2003-03-26 10:20 a.m.
what's the juice?
Hello.
Today is one of those days. I woke up.I opened my eyes. I saw the sun shining through my window. Heard the lovely mexican music playing in surround sound all over the house. And i wanted to throw up. No, i'm not bulemic. It's just that nothing is going right this week. And i feel horrible.
Yesterday we were supposed to present a five-minute analysis of a poem from our Literature text-books. Apparently this was a huge assignment i did not know about because i skipped class for the past two weeks. I had to make it all up right before i was called on. I created some theory about Langstong Hughes' poems and how three of them were connected even though they were written fifteen years apart. The teacher exclaimed that i had given the class "a gift" because i was so insightful and profound. "How many of you would have caught that?" she asked. Everyone smiled at me. I felt really, really awful. Like a fraud. Fraudelent.

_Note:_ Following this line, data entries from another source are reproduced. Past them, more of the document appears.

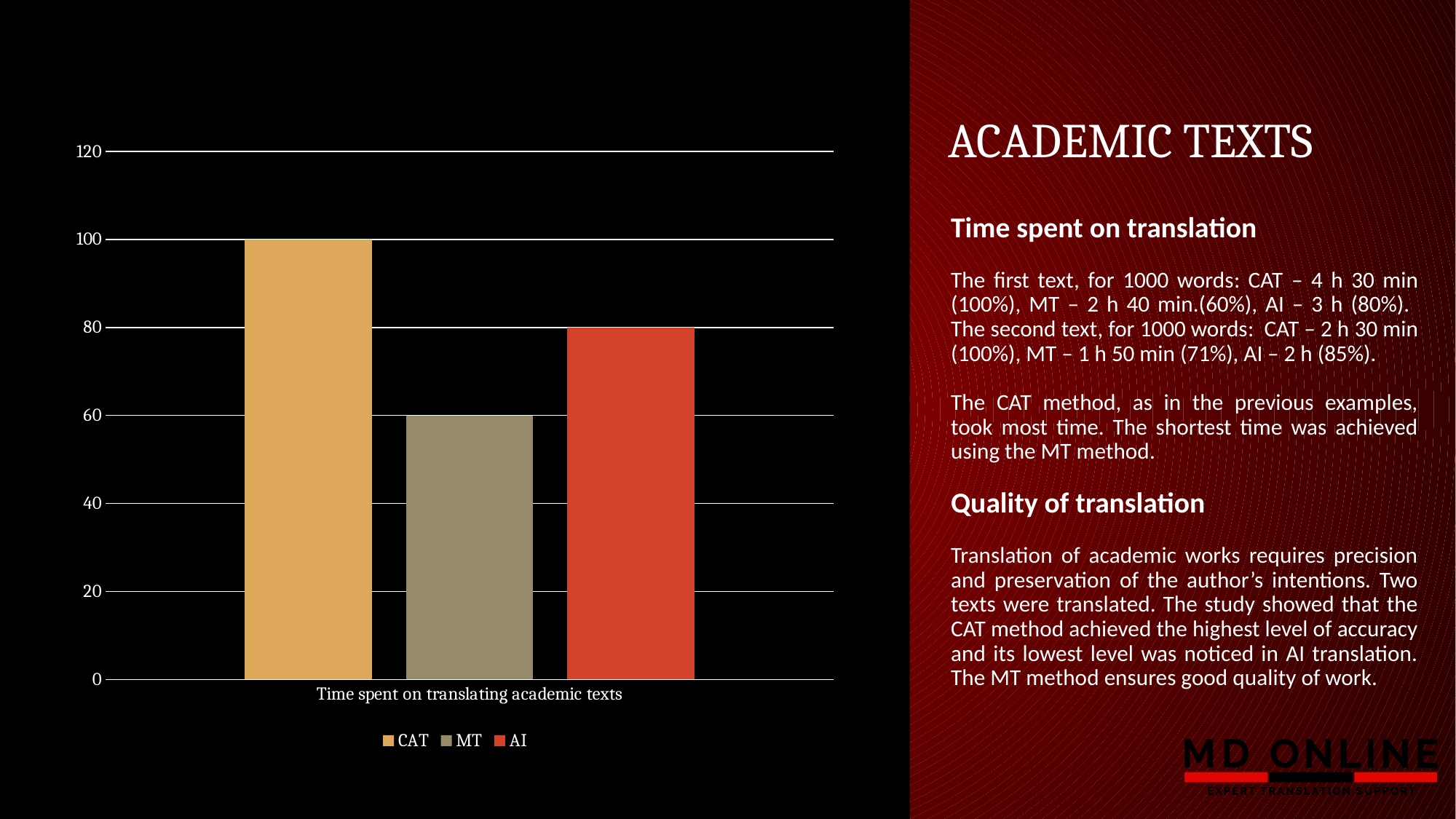
What kind of chart is shown on the slide? bar chart What colour is the AI bar? red What is the value of the MT bar? 60 What is the difference between the CAT bar and the MT bar? 40 Which series has the highest bar? CAT What is the category label shown on the x axis? Time spent on translating academic texts What is the value of the AI bar? 80 Which series has the lowest bar? MT Is the value for AI greater or less than 100? less How many series does the chart legend list? 3 What is the value of the CAT bar? 100 Which is larger, the AI bar or the MT bar? AI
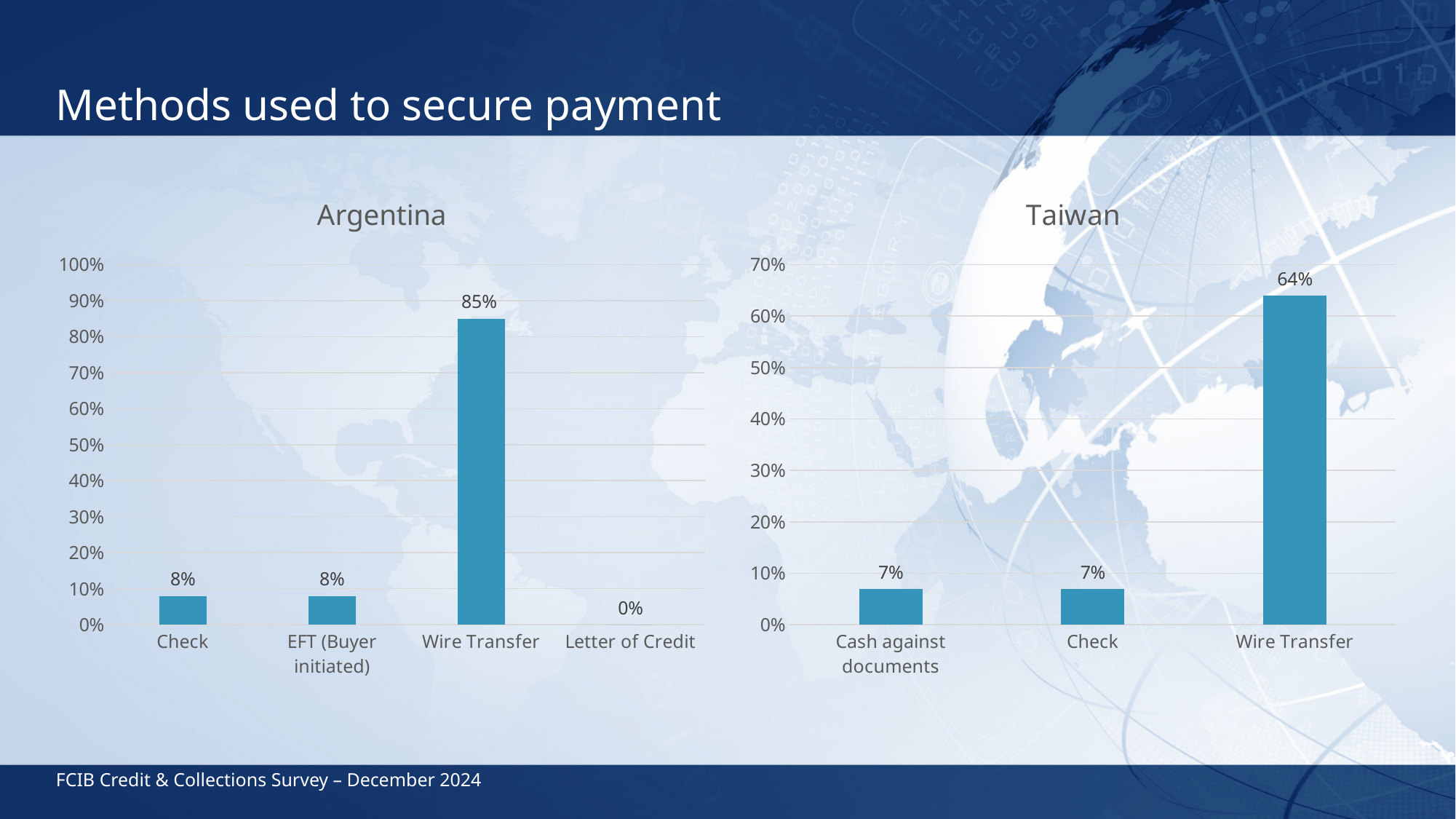
In the Taiwan chart, what is the value for Wire Transfer? 64% How many categories are shown in the Argentina chart? 4 In the Argentina chart, what is the difference between the values for Wire Transfer and Check? 77% In the Taiwan chart, what is the difference between the values for Wire Transfer and Check? 57% In the Argentina chart, which category has the lowest value? Letter of Credit Which is larger: Wire Transfer in the Argentina chart or Wire Transfer in the Taiwan chart? Argentina In the Taiwan chart, what is the value for Cash against documents? 7% In the Argentina chart, what is the value for Wire Transfer? 85% In the Argentina chart, which category has the highest value? Wire Transfer In the Argentina chart, what is the value for Letter of Credit? 0% In the Taiwan chart, which category has the highest value? Wire Transfer What kind of chart is the Taiwan chart? Bar chart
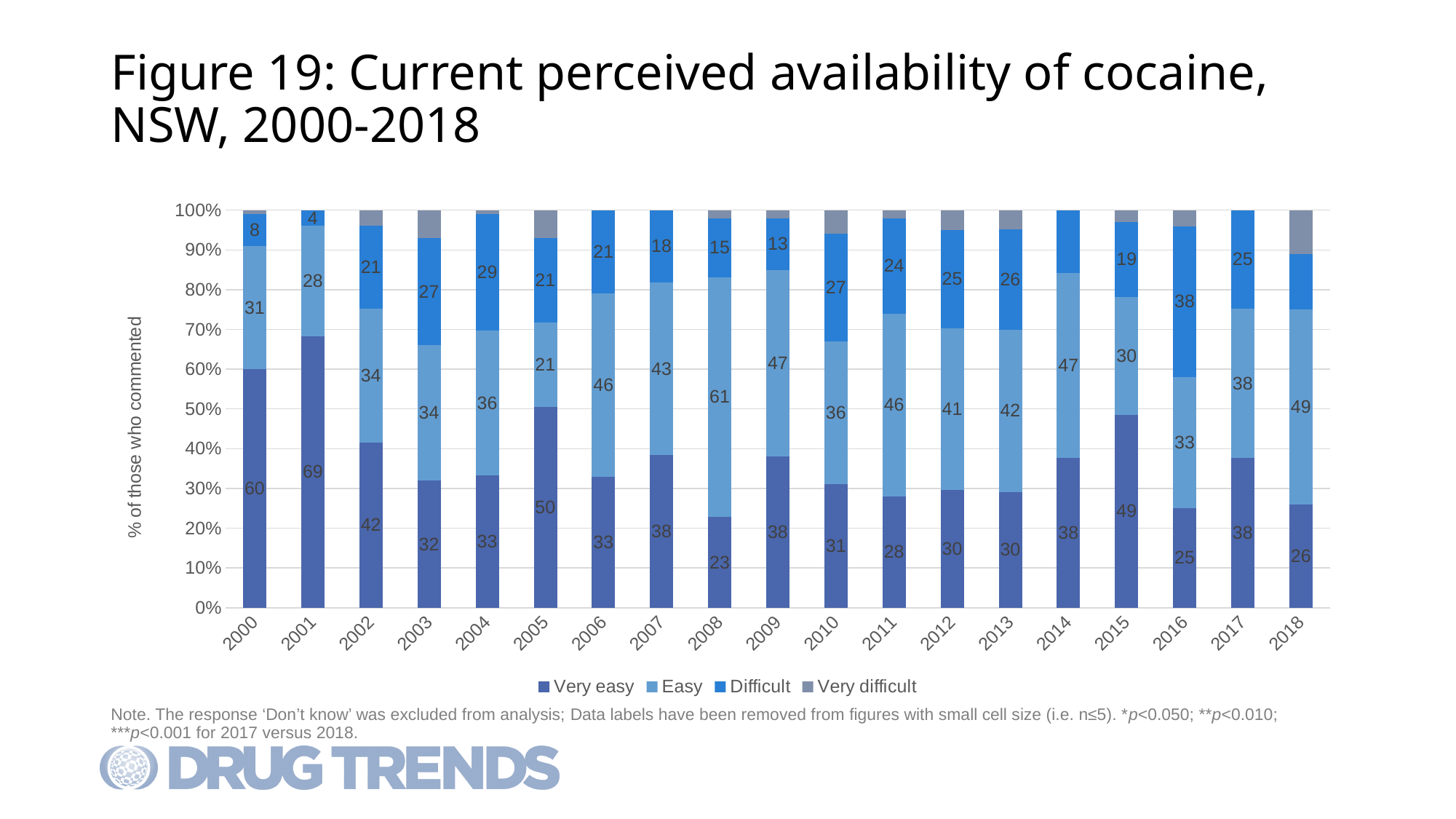
What is the value for 'Easy' in 2008? 61 Does the 'Very easy' value rise or fall from 2015 to 2016? Fall What is the difference between the 'Very easy' values for 2017 and 2018? 12 In which year is the 'Very easy' value highest? 2001 What is the value for 'Difficult' in 2016? 38 What is the value for 'Very easy' in 2000? 60 Which is larger, the 'Easy' value in 2009 or the 'Easy' value in 2010? 2009 What kind of chart is shown on the slide? Stacked bar chart In which year is the 'Very easy' value lowest? 2008 How many years are shown on the x axis? 19 What is the label of the y axis? % of those who commented How many series does the legend list? 4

I'd like to write a book. Something simple and elegant like The Girl's Guide To Hunting and Fishing. Something that's not uproariously funny, or extremely touching. A book that's pleasurable to read on a saturday afternoon in a large living room or a kitchen. I don't know where that came from. I might be getting sentimental.
I have about five minutes before i have to shower and prepare to go out. It almost feels like i'm acting. That might not be so bad, seeing as i have a rehearsal tonight. I'm going to be taught the "North Of England" dialect. Chiils! Thrills! Enema!